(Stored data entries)
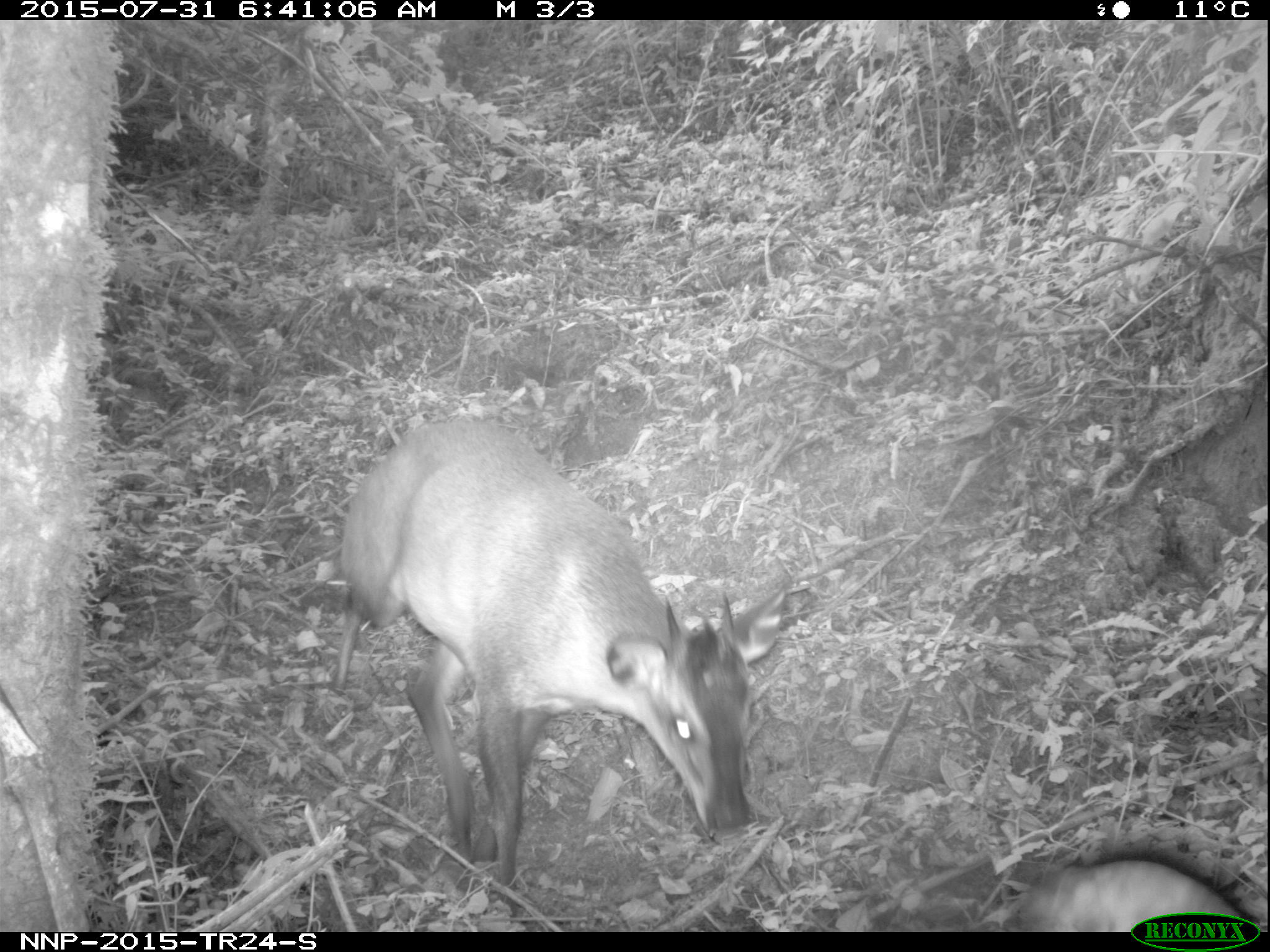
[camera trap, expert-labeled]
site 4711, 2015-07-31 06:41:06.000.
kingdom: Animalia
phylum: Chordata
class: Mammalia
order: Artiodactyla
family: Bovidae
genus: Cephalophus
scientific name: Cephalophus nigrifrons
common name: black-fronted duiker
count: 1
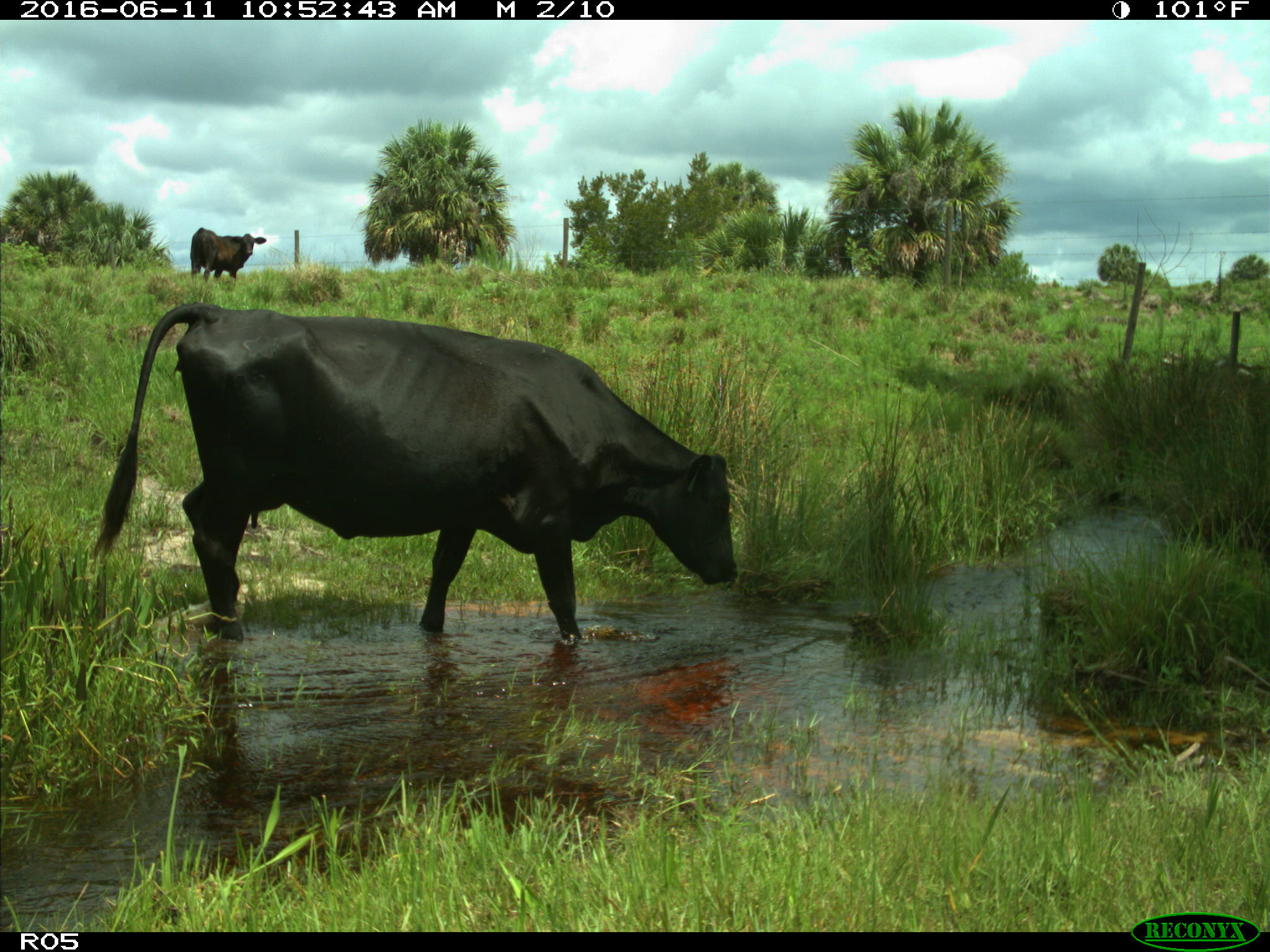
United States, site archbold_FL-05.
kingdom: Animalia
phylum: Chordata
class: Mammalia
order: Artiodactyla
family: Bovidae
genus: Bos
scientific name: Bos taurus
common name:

## How to complete this task
Would you filter the entries above and keep each line that has the word "site"?

## Written reply
site 4711, 2015-07-31 06:41:06.000.
United States, site archbold_FL-05.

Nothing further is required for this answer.